Fluchtgefahr. Dass die auch tatsächlich erfolgt, gilt als gesichert. Immerhin ist das Argument der Fluchtgefahr in diesem Fall definitiv nicht von der Hand zu weisen. Der tief gefallene Olympiaheld entzog sich am 19. Dezember 2016 der Justiz, indem er kurz vor der Hauptverhandlung wegen sexuellen Missbrauchs Unmündiger und einem diesbezüglichen Versuch im Rahmen seiner Trainertätigkeit verschwand.
 
„Freiheitsdrang“. Das Missbrauchs-Verfahren war nach Seisenbachers Flucht abgebrochen worden. „Es kann jederzeit formlos fortgesetzt werden“, erklärt Gerichtssprecherin Christina Salzborn. Strafrechtlich hat Seisenbachers Flucht keine Auswirkung. Sie ist im Falle einer Verurteilung kein Erschwernisgrund. Sich durch Flucht der Justiz zu entziehen, wird in Österreich nicht gesondert geahndet, da es sich hierbei um den „natürlichen Drang nach Freiheit“ handelt.
 
Missbrauch. Laut Anklage soll Seisenbacher 1997 ein elfjähriges Mädchen mehrfach schwer sexuell missbraucht haben. 2004 soll sich der Ex-Judoka an einem einem damals 13 Jahre alten Mädchen vergangen haben.

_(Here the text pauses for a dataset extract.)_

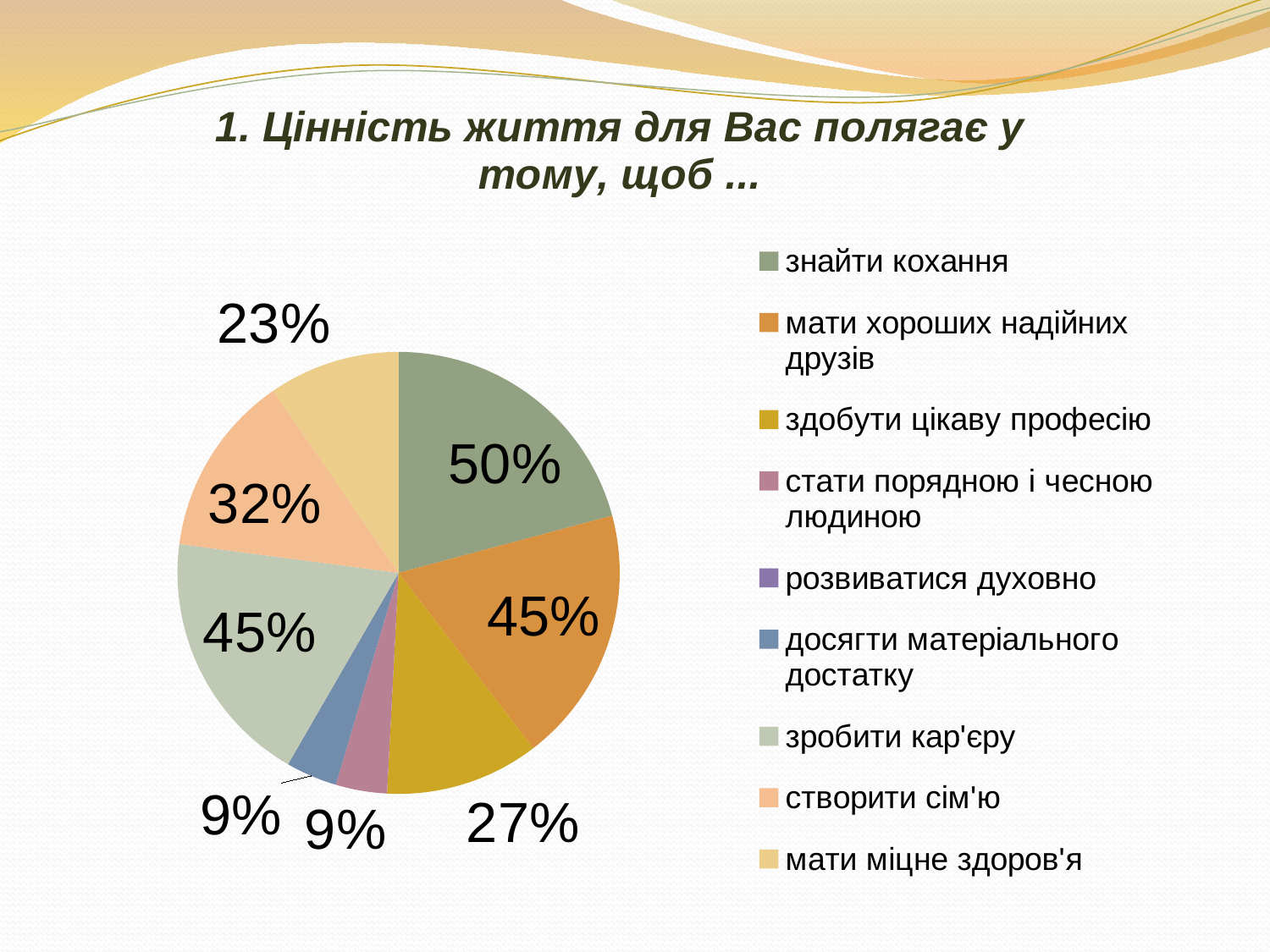
What percentage is shown for "мати міцне здоров'я"? 23% How many categories does the legend of the pie chart list? 9 What kind of chart is shown on the slide? pie chart What is the title of the slide above the chart? 1. Цінність життя для Вас полягає у тому, щоб ... What is the difference in percentage points between "знайти кохання" and "здобути цікаву професію"? 23 What percentage is shown for "мати хороших надійних друзів"? 45% Which category has the largest slice in the pie chart? знайти кохання What percentage is shown for "здобути цікаву професію"? 27% What percentage is shown for "знайти кохання"? 50% Which is larger: the value for "створити сім'ю" or for "мати міцне здоров'я"? створити сім'ю What percentage is shown for "створити сім'ю"? 32%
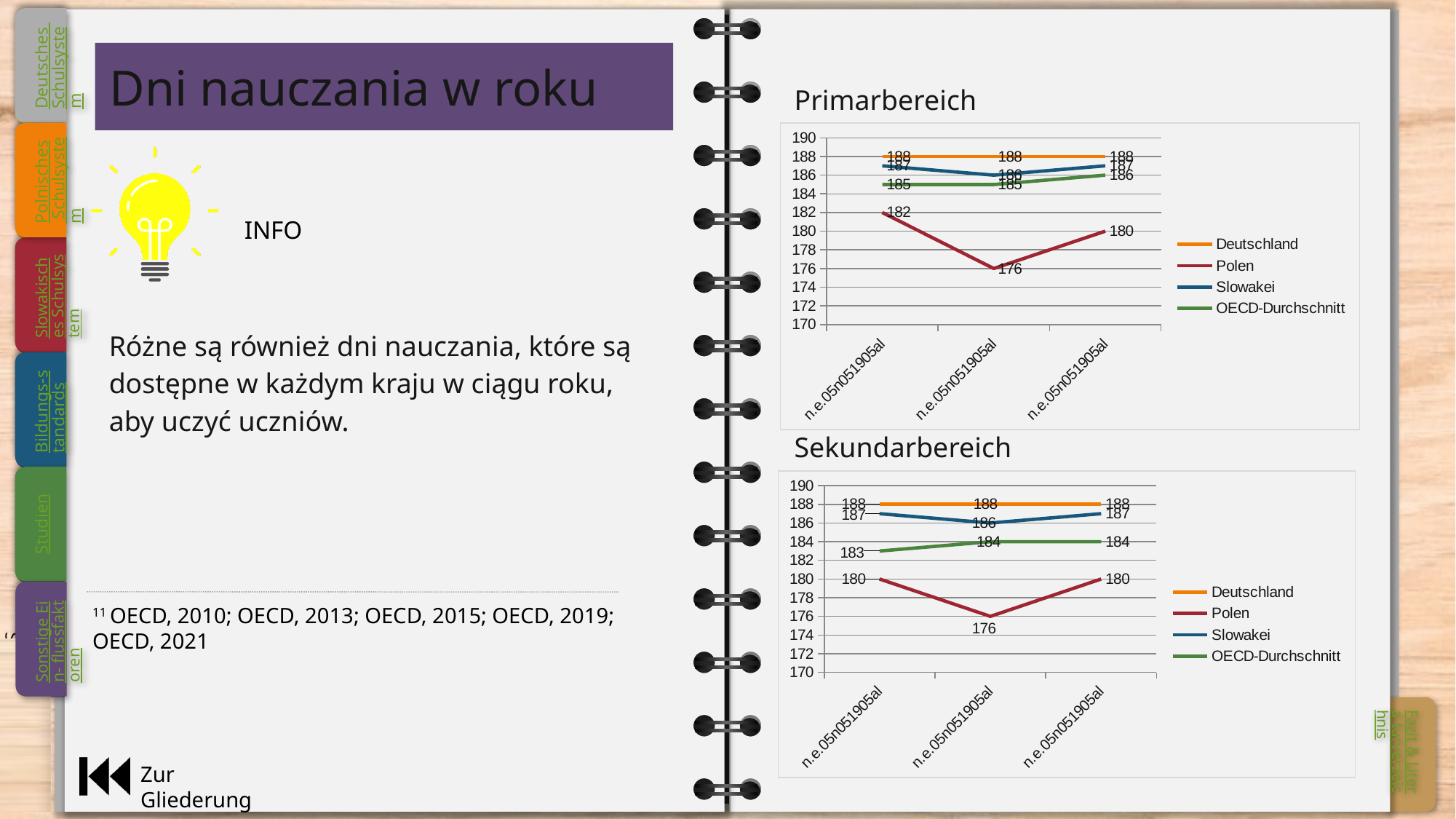
In the Sekundarbereich chart, does the Polen line fall or rise from the first to the middle data point? fall In the Primarbereich chart, which series has the lowest value at the middle data point? Polen How many data points does each series in the Sekundarbereich chart have? 3 How many series does the legend of the Sekundarbereich chart list? 4 What kind of chart is the Primarbereich chart? line chart In the Sekundarbereich chart, what is the difference between Slowakei and OECD-Durchschnitt at the first data point? 4 In the Primarbereich chart, what is the difference between Deutschland and Polen at the middle data point? 12 In the Primarbereich chart, what colour is the Deutschland line? orange In the Primarbereich chart, what is the value of Polen at the middle data point? 176 In the Sekundarbereich chart, which series has the highest value at the last data point? Deutschland In the Primarbereich chart, which is larger at the first data point: Slowakei or OECD-Durchschnitt? Slowakei In the Sekundarbereich chart, what is the value of OECD-Durchschnitt at the first data point? 183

Bei einem dritten Mädchen, einer damals 16-Jährigen, soll es 2004 bei einem Versuch geblieben sein. Ihm drohen bis zu 10 Jahre Haft. Es gilt die Unschuldsvermutung.
 

Die 1.000-Tage-Flucht des gefallenen Helden

 
1000 Tage lang versuchte sich Peter Seisenbacher, in der Ukraine der Justiz zu entziehen.
 
Wien. Als Seisenbacher am 19. Dezember 2016 nicht zum Prozessauftakt im Wiener Landesgericht erschien, mutmaßte sein Anwalt Bernhard Lehofer noch, sein Mandat sei erkrankt oder habe den Flug von Aserbaidschan, wo er als Trainer arbeitete, nach Wien verpasst. Aber: Seisenbacher war in die Ukraine geflohen.
 
Dort wurde Seisenbacher auf Antrag der österreichischen Justiz am 1. August 2017 festgenommen. Da aber die Missbrauchsvorwürfe gegen ihn gemäß ukrainischer Gesetzeslage bereits verjährt waren, wurde er auf freien Fuß gesetzt.
 
Danach blieb Seisenbacher bis 11. Februar 2018 verschwunden. Damals versuchte er, mit gefälschtem Pass von Odessa aus der Ukraine auszureisen, wurde aber verhaftet und kurz danach wieder freigelassen. Am 7. September, also vor einer Woche, wurde Seisenbacher beim Versuch, mit falschen Dokumenten über Lemberg nach Polen zu reisen, verhaftet. Diesmal wurde entschieden, ihn nach Österreich auszuliefern.